Instructions to follow: Update the stretch from the line containing "Among the items" through the end of the items by replacing "camera" with "viewer". Write out that stretch again with everything else unchanged.
━━━ Exercise data ━━━
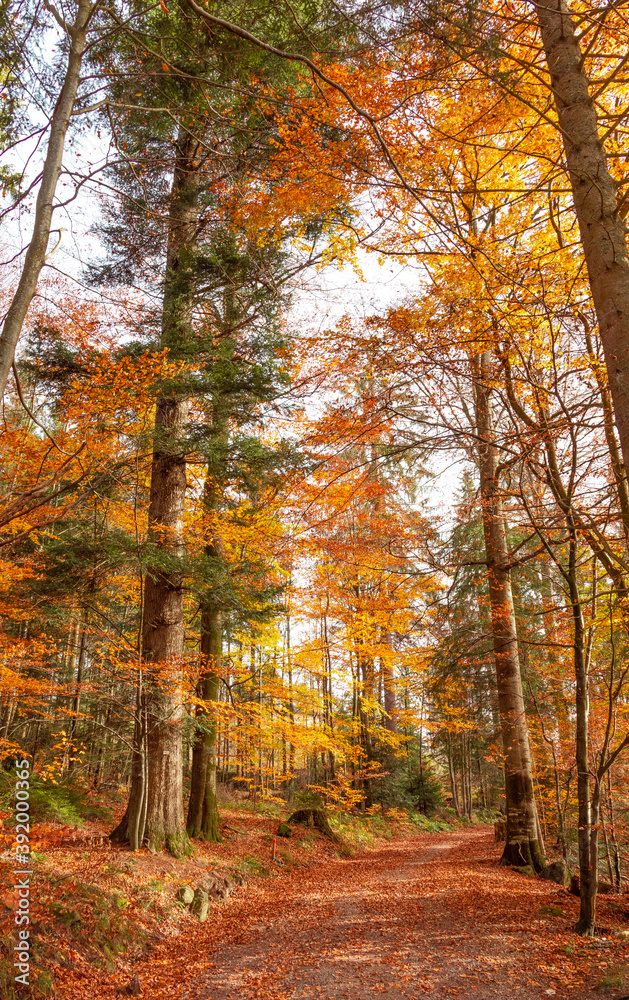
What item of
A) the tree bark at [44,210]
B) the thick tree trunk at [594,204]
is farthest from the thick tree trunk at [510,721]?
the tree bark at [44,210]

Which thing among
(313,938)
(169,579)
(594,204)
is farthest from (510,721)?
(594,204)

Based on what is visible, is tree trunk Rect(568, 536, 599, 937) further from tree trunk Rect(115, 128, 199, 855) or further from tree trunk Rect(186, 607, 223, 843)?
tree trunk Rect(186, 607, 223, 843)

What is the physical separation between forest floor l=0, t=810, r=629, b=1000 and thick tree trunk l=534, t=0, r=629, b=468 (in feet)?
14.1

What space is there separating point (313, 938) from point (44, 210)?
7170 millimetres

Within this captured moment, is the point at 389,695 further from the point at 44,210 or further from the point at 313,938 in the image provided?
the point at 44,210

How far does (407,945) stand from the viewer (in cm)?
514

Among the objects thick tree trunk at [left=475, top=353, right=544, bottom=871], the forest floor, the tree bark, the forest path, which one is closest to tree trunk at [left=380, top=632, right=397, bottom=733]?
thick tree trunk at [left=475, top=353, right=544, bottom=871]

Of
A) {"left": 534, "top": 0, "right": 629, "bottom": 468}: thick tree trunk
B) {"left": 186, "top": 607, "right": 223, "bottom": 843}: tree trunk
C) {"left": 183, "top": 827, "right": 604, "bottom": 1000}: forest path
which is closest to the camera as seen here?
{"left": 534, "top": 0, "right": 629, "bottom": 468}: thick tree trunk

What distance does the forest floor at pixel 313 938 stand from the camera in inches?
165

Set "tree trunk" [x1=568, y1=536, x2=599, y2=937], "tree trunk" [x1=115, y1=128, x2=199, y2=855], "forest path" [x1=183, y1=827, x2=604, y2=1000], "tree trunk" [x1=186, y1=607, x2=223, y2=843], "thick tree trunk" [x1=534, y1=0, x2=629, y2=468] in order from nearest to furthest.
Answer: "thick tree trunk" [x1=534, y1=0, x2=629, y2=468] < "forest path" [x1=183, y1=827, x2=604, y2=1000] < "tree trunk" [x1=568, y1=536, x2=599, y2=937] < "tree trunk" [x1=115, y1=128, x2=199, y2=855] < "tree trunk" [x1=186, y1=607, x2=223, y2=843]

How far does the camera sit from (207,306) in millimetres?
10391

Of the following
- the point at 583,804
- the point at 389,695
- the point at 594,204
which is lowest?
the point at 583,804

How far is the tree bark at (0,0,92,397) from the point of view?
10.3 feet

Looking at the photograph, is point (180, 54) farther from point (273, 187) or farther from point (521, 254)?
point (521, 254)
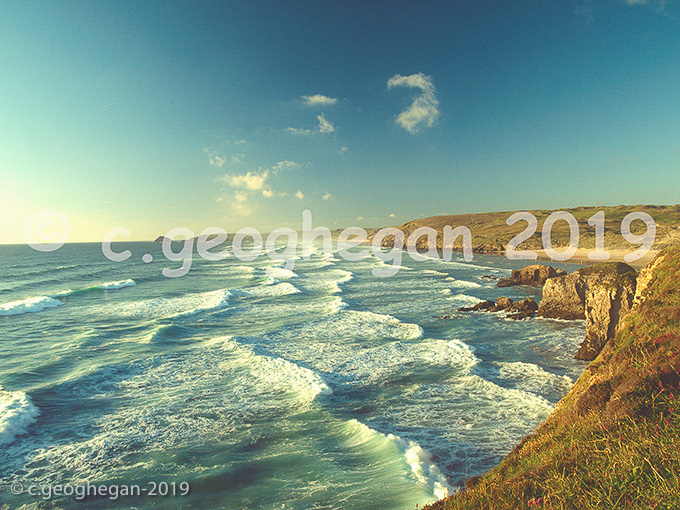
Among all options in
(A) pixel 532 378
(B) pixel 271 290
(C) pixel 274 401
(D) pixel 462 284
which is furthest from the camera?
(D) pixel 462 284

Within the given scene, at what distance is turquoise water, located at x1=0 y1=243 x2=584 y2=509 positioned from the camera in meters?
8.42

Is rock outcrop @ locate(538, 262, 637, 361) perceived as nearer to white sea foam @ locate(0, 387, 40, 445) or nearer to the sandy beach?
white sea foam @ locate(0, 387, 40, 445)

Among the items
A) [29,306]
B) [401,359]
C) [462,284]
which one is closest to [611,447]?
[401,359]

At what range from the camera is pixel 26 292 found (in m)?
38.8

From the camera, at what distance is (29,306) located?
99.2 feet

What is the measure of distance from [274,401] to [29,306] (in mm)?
━━━
Solved exercise:
Among the items
A) [29,306]
B) [401,359]
C) [462,284]
which one is closest to [611,447]?
[401,359]

At what range from the viewer is pixel 26 292 found (in m)?
38.8

From the viewer, at what distance is (29,306) located?
99.2 feet

What is the measure of distance from [274,401] to [29,306] (in mm)?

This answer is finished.